• Stored dataset items:
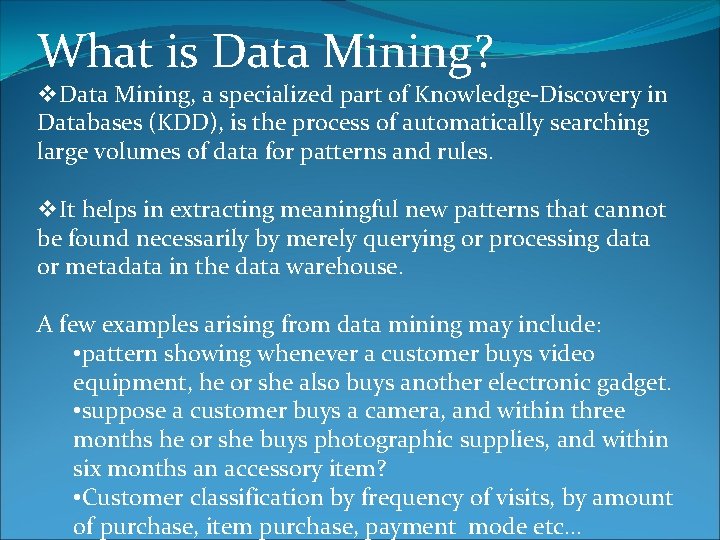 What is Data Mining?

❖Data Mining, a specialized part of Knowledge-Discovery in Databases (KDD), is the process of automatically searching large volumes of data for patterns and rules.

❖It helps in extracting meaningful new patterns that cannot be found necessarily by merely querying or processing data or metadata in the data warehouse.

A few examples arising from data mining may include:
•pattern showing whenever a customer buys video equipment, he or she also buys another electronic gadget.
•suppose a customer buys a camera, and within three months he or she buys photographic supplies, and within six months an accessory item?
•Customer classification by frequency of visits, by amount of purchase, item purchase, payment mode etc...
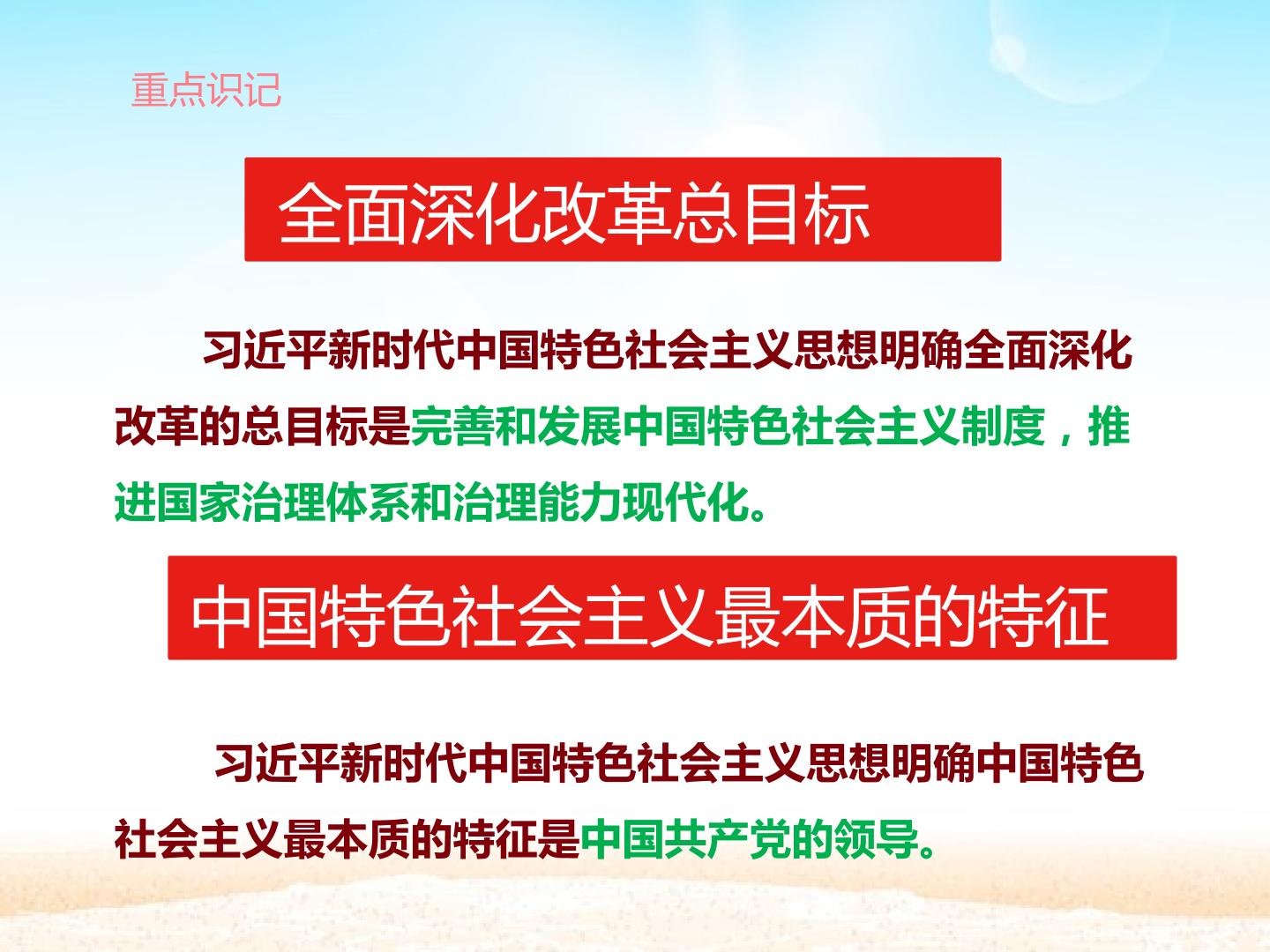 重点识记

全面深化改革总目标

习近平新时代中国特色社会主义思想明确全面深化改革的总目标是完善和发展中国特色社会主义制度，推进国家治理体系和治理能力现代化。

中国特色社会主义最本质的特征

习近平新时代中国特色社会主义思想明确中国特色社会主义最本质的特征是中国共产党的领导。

...

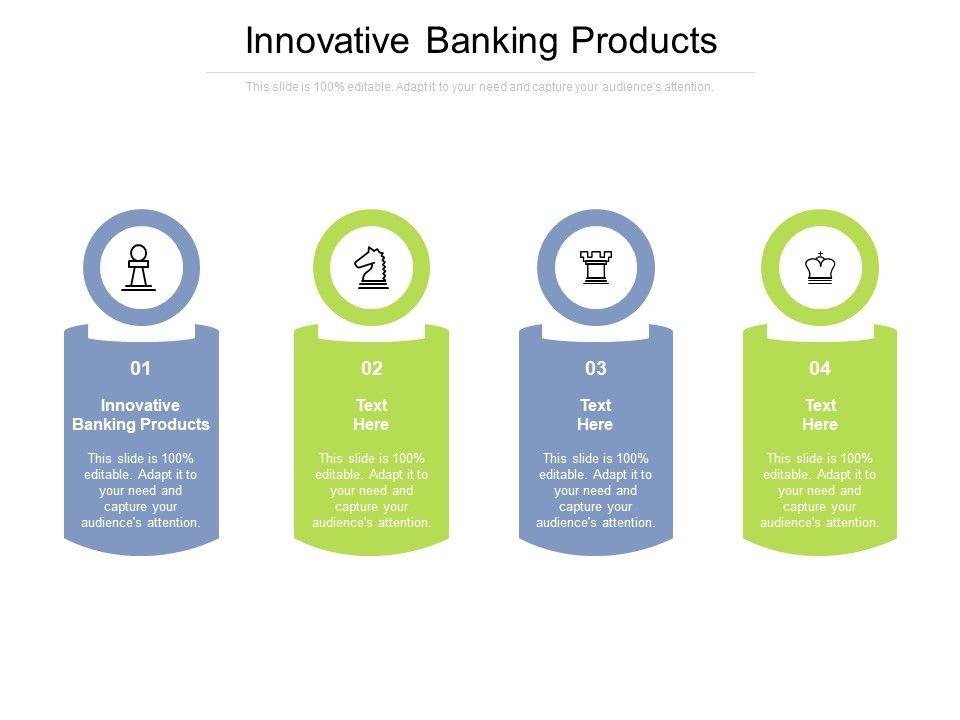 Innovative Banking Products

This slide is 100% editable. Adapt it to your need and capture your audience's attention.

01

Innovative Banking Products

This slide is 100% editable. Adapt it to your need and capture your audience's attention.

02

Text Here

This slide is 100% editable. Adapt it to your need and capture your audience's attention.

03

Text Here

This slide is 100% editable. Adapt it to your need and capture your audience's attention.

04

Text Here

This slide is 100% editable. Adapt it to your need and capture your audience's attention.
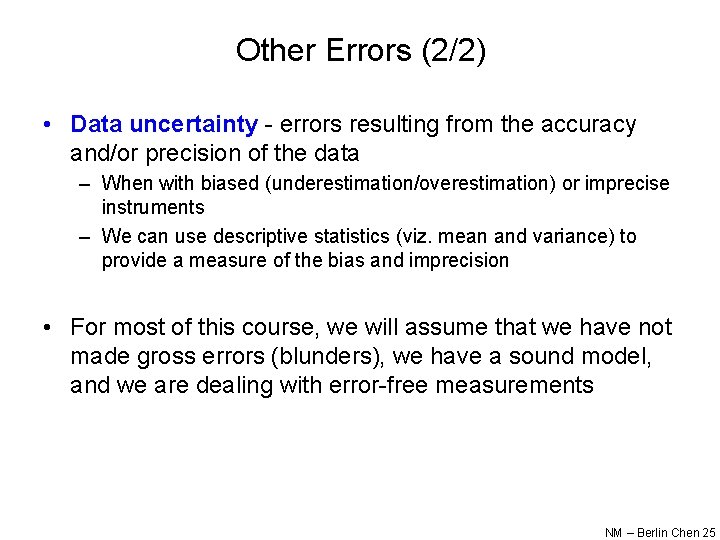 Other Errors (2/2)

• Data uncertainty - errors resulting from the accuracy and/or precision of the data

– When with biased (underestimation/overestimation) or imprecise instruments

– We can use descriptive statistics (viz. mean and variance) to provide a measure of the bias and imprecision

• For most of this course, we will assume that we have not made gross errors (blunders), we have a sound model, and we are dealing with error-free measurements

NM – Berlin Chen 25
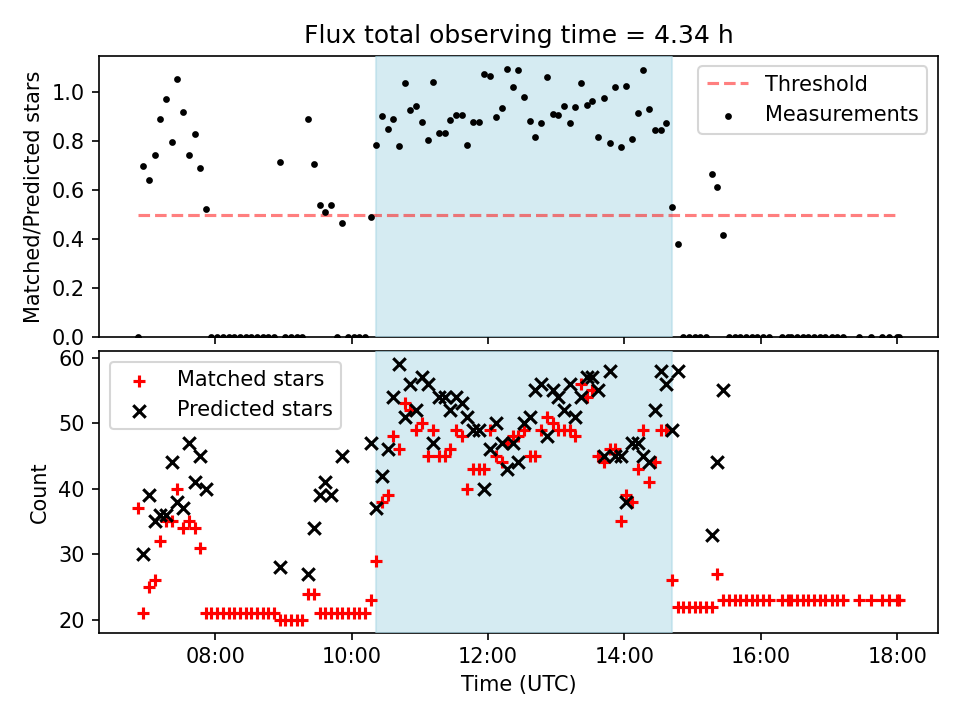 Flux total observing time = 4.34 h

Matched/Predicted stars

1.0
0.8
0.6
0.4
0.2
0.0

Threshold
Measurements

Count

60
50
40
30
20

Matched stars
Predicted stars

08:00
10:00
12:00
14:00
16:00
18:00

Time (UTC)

• Task requirements:
Repeat exactly the lines above, from the line that contains "What is Data Mining?" down through the line that contains "习近平新时代中国特色社会主义思想明确中国". Include both of those lines and none of the pictures.

• Completed task:
 What is Data Mining?

❖Data Mining, a specialized part of Knowledge-Discovery in Databases (KDD), is the process of automatically searching large volumes of data for patterns and rules.

❖It helps in extracting meaningful new patterns that cannot be found necessarily by merely querying or processing data or metadata in the data warehouse.

A few examples arising from data mining may include:
•pattern showing whenever a customer buys video equipment, he or she also buys another electronic gadget.
•suppose a customer buys a camera, and within three months he or she buys photographic supplies, and within six months an accessory item?
•Customer classification by frequency of visits, by amount of purchase, item purchase, payment mode etc...
 重点识记

全面深化改革总目标

习近平新时代中国特色社会主义思想明确全面深化改革的总目标是完善和发展中国特色社会主义制度，推进国家治理体系和治理能力现代化。

中国特色社会主义最本质的特征

习近平新时代中国特色社会主义思想明确中国特色社会主义最本质的特征是中国共产党的领导。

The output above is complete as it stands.